For the past two months, Kensington and Chelsea Today newspaper has been running a travel writing and image competition in collaboration with STA travel. Many thanks to all those that entered and congratulations to the winning twosome which are published in the current edition of the paper!
Below is the runner up:
Malay Turtle Eggs
by Chris Dennett
“If any poachers appear, run and find me.”
My heart beat raced as I watched the burly shadow of my Malay friend shrink into the darkness, the
sounds of his steps drowned by the lapping waves. Moments earlier, he had revealed his confidence
in my ability to guard the southern beach of Perhentian Besar alone.
I had journeyed to Malaysia’s eastern Perhentian Islands with the intention of ‘discovering paradise’.
Less touristy than their Langkawi counterpart, the isles offer white sands, azure waters, tropical
jungles and an opportunity for travellers to save the world in the form of turtle conservation. I
had not anticipated that I would be solely-responsible for the defense of turtle eggs against the
onslaught of hungry, Malaysian poachers.
With images of Alex Garland’s ‘The Beach’ in mind, I switched off the torch and scanned the pitch-
black horizon that hovered over the dark ocean, shimmering from the lunar rays of the moon. The
coast was clear - so far.
However, fatigue was setting in. As such I crept along the beach, trying to avoid the lightning-speed
skittering of ghost crabs beneath my feet whilst peering into the trees that concealed not only the
signs of human settlement, but also my base of operations for the night – a hammock.

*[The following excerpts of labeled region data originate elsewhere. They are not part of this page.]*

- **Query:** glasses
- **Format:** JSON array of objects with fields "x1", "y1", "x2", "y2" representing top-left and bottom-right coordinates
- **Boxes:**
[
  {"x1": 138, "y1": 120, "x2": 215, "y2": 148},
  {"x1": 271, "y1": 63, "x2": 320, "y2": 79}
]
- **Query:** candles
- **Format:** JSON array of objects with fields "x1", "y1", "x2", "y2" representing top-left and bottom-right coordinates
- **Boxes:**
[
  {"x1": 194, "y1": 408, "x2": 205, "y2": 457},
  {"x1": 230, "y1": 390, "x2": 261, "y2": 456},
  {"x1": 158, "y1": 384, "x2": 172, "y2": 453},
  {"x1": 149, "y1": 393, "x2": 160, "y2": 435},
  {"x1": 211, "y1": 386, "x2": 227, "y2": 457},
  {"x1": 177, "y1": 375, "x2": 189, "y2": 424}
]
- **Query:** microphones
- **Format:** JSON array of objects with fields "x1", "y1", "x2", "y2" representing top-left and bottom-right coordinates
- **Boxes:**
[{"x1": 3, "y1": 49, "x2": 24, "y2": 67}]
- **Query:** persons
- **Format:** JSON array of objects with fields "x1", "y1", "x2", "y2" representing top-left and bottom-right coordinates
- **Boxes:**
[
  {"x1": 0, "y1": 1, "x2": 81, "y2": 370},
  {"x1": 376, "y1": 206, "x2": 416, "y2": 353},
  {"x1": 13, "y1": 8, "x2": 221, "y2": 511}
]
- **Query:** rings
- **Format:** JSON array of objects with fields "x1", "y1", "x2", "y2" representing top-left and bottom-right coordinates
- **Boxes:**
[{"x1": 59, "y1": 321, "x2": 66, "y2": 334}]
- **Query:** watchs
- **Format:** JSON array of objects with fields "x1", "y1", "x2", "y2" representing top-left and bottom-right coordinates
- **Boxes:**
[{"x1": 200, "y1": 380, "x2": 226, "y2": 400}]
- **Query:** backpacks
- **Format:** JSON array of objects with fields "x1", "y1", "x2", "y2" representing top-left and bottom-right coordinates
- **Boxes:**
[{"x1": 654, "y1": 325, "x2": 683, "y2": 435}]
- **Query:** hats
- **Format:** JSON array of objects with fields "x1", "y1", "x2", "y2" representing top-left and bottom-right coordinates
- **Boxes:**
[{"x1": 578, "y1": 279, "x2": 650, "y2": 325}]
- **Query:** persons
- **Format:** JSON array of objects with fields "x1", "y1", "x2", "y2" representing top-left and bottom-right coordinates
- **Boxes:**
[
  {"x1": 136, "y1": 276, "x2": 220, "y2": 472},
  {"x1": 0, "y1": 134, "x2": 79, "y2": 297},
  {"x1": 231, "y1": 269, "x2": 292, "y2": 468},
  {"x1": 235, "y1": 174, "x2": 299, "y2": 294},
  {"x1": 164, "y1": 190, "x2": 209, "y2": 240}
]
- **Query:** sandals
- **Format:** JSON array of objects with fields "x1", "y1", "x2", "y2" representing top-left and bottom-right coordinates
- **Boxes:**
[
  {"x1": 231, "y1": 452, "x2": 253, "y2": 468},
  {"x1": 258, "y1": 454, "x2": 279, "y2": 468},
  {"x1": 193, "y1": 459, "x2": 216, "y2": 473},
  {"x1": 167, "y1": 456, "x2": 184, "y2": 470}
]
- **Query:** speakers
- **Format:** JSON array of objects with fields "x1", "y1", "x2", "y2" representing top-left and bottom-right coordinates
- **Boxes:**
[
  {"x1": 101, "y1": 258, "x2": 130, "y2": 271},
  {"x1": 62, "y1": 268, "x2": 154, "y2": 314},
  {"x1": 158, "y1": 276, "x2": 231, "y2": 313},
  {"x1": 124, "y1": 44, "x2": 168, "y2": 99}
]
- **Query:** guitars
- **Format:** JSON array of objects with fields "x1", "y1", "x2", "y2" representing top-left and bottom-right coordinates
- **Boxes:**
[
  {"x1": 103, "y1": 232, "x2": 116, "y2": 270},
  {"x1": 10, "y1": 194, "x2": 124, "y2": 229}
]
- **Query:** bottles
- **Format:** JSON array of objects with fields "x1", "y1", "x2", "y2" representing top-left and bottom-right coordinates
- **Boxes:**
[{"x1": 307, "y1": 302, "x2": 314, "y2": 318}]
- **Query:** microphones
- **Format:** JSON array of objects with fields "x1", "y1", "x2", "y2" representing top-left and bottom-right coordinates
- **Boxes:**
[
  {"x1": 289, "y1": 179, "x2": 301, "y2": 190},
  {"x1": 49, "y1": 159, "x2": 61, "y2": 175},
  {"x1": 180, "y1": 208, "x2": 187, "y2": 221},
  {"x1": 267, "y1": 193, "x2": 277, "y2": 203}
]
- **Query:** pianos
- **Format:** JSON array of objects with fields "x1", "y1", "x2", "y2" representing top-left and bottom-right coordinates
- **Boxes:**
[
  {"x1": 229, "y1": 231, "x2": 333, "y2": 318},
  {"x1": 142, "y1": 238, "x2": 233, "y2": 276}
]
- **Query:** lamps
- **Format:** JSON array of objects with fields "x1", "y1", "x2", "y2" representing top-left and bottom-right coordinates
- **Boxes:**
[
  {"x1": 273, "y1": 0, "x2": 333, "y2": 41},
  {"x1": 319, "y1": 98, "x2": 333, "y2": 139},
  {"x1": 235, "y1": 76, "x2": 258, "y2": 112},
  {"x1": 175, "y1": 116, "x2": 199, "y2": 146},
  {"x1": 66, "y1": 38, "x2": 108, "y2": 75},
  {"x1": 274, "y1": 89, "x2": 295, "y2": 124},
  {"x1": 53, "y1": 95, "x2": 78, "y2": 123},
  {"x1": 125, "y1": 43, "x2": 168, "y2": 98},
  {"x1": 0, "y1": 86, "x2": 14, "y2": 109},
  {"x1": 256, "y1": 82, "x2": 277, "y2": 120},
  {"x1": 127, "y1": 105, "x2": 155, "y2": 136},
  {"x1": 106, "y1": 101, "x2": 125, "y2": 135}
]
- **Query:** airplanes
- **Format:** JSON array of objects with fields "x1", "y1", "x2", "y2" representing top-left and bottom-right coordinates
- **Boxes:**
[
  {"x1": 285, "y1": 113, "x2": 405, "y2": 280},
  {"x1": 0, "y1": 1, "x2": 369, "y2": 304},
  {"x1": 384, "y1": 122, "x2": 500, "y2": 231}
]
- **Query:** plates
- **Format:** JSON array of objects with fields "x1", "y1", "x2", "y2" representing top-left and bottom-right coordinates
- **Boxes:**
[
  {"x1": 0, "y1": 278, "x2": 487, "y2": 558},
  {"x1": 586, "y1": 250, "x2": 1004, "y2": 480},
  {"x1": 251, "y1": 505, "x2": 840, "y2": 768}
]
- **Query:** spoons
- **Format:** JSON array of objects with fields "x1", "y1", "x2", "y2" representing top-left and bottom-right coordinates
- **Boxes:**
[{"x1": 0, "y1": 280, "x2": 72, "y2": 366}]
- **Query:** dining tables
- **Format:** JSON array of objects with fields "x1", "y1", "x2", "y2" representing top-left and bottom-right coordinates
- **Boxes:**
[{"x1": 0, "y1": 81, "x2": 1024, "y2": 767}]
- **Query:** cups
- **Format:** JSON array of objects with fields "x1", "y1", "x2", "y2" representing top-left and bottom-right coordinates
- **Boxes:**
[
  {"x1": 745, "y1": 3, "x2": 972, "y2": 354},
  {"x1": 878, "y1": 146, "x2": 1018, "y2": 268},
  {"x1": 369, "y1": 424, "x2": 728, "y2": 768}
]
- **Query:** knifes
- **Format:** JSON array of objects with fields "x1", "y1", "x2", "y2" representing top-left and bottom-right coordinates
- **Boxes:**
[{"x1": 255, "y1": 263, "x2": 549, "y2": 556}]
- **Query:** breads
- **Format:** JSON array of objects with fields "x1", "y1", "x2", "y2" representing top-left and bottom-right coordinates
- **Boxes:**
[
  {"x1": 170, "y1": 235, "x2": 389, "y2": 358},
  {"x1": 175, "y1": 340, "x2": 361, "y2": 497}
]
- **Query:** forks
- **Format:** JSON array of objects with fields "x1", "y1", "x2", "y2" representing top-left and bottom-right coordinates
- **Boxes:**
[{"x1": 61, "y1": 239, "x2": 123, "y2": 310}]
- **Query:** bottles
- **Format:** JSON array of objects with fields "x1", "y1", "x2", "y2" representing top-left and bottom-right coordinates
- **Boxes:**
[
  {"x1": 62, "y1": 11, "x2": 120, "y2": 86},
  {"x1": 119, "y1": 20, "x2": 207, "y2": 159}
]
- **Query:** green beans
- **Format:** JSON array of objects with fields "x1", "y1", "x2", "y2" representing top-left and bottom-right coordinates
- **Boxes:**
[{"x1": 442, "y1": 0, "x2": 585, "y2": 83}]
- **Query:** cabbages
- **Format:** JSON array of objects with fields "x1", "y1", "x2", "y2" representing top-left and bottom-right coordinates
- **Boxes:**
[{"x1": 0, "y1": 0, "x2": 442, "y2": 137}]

Having found the spot, I awkwardly fell into my woven bed and peered through the leafy canopy
above with a sudden enhanced awareness of my surroundings. Trees rustled with the intermittent
winds, monitor lizards with the aesthetics of pre-history charged into the brush and the circling of
white-bellied eagles that were visible in the day, had been replaced by the swooping of gargantuan
bats. Further discomfort was felt after realising that the twigs that had suddenly started falling were
due to me being targeted by monkeys, their presence betrayed by their eyes that glowed in the
moonlight.
I was about to throw back a handful of sand when I noticed a spectral, orange light in the distance,
followed by the humming of a distant boat engine. My muscles froze in the cool, once-humid air and
my skin tingled. Poachers.
Turtle eggs are triple the value in Malaysian markets, and as such, I imagined a posse of armed
men storming the beach with no intention to negotiate. However, after frantically waving my torch
to simulate a flurry of beach activity, I breathed a sigh of relief as the light sailed out of sight and
beyond the bay’s flanks.
The adrenaline that flowed through my veins meant that my turtle watch was a particularly vigilant,
restless one. However, it was not until noon, the cloudless, blue sky a backdrop to the blazing sun,
when my friend jovially enquired how my night went. Bleary-eyed I told him the story about the
boat, my fear of the poachers and asked what could have happened if they actually arrived.
Head back, he roared with laughter and in-between chuckles said, “My friend. Us Malays hate
confrontation. You just say hello, they thank you… They leave.”